▶ [Supplied text]
┏━━
Re: [PATCH RT v2] arm64: fpsimd: use a local_lock() in addition to local_bh_disable()

From: Mike Galbraith
Date: Wed Jul 18 2018 - 06:31:17 EST


See pseudo-patch below. That cures the reported gcc gripeage.

On Sun, 2018-07-15 at 09:22 +0200, Mike Galbraith wrote:
> On Sat, 2018-07-14 at 00:03 +0200, Mike Galbraith wrote:
> > On Fri, 2018-07-13 at 19:49 +0200, Sebastian Andrzej Siewior wrote:
> > > In v4.16-RT I noticed a number of warnings from task_fpsimd_load(). The
> > > code disables BH and expects that it is not preemptible. On -RT the
> > > task remains preemptible but remains the same CPU. This may corrupt the
> > > content of the SIMD registers if the task is preempted during
> > > saving/restoring those registers.
> > > Add a locallock around this process. This avoids that the any function
> > > within the locallock block is invoked more than once on the same CPU.
> > >
> > > The kernel_neon_begin() can't be kept preemptible. If the task-switch notices
> > > TIF_FOREIGN_FPSTATE then it would restore task's SIMD state and we lose the
> > > state of registers used for in-kernel-work. We would require additional storage
> > > for the in-kernel copy of the registers. But then the NEON-crypto checks for
> > > the need-resched flag so it shouldn't that bad.
> > > The preempt_disable() avoids the context switch while the kernel uses the SIMD
> > > registers. Unfortunately we have to balance out the migrate_disable() counter
> > > because local_lock_bh() is invoked in different context compared to its unlock
> > > counterpart.
> > >
> > > __efi_fpsimd_begin() should not use kernel_fpu_begin() due to its
> > > preempt_disable() context and instead save the registers always in its
> > > extra spot on RT.
> > >
> > > Signed-off-by: Sebastian Andrzej Siewior <bigeasy@xxxxxxxxxxxxx>
> > > ---
> > >
> > > This seems to make work (crypto chacha20-neon + cyclictest). I have no
> > > EFI so I have no clue if saving SIMD while calling to EFI works.
> >
> > All is not well on cavium test box. I'm seeing random errors ala...
> >
> > ./include/linux/fs.h:3137:11: internal compiler error: Segmentation fault
> > ./include/linux/bio.h:175:1: internal compiler error: in grokdeclarator, at c/c-decl.c:7023
> >
> > ...during make -j96 (2*cpus) kbuild. Turns out 4.14-rt has this issue
> > as well, which is unsurprising if it's related to fpsimd woes. Box
> > does not exhibit the issue with NONRT kernels, PREEMPT or NOPREEMPT.
┗━━
▶ [Data shown]
┏━━
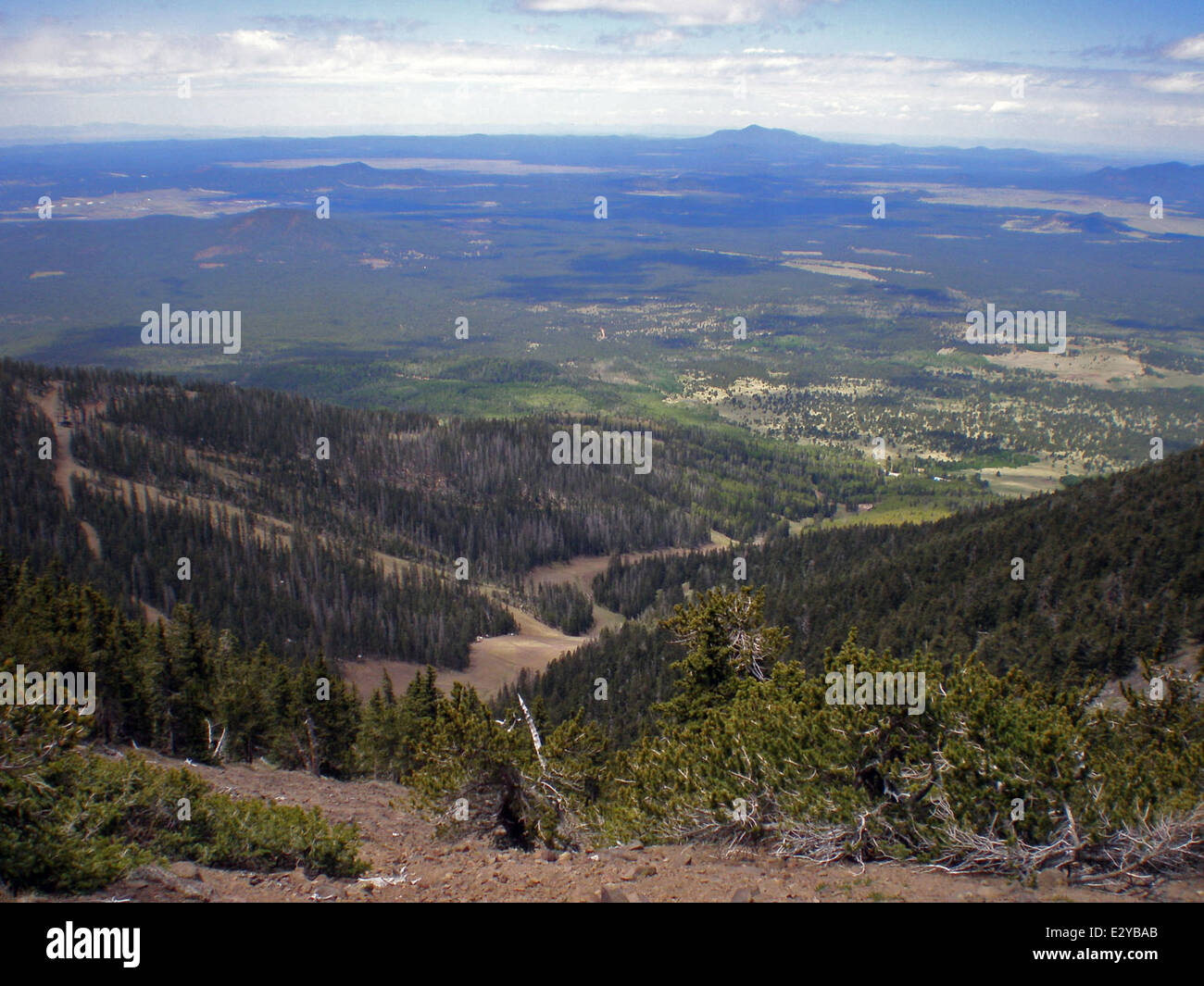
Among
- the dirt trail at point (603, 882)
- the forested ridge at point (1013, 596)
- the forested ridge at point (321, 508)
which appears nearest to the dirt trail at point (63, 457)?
the forested ridge at point (321, 508)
┗━━
▶ [Task set]
[a] Repeat word for word the passage of the arm64 fpsimd patch thread, starting with "See pseudo-patch below." and going on through "on the same CPU.".
[b] Carry on the arm64 fpsimd patch thread from the point where it stops.

▶ [Final answers]
[a]
See pseudo-patch below. That cures the reported gcc gripeage.

On Sun, 2018-07-15 at 09:22 +0200, Mike Galbraith wrote:
> On Sat, 2018-07-14 at 00:03 +0200, Mike Galbraith wrote:
> > On Fri, 2018-07-13 at 19:49 +0200, Sebastian Andrzej Siewior wrote:
> > > In v4.16-RT I noticed a number of warnings from task_fpsimd_load(). The
> > > code disables BH and expects that it is not preemptible. On -RT the
> > > task remains preemptible but remains the same CPU. This may corrupt the
> > > content of the SIMD registers if the task is preempted during
> > > saving/restoring those registers.
> > > Add a locallock around this process. This avoids that the any function
> > > within the locallock block is invoked more than once on the same CPU.

[b]
>
> Verified to be SIMD woes. I backported your V2 to 4.14-rt, and the
> CPUS*2 kbuild still reliably reproduced the corruption issue. I then
> did the below to both 4.14-rt and 4.16-rt, and the corruption is gone.
>
> (this looks a bit like a patch, but is actually a functional yellow
> sticky should I need to come back for another poke at it later)
>
> arm64: fpsimd: disable preemption for RT where that is assumed
>
> 1. Per Sebastian's analysis, kernel_neon_begin() can't be made preemptible:
> If the task-switch notices TIF_FOREIGN_FPSTATE then it would restore task's
> SIMD state and we lose the state of registers used for in-kernel-work. We
> would require additional storage for the in-kernel copy of the registers.
> But then the NEON-crypto checks for the need-resched flag so it shouldn't
> that bad.
>
> 2. arch_efi_call_virt_setup/teardown() encapsulate __efi_fpsimd_begin/end()
> in preempt disabled sections via efi_virtmap_load/unload(). That could be
> fixed, but...
>
> 3. A local lock solution which left preempt disabled sections 1 & 2 intact
> failed, CPUS*2 parallel kbuild reliably reproduced memory corruption.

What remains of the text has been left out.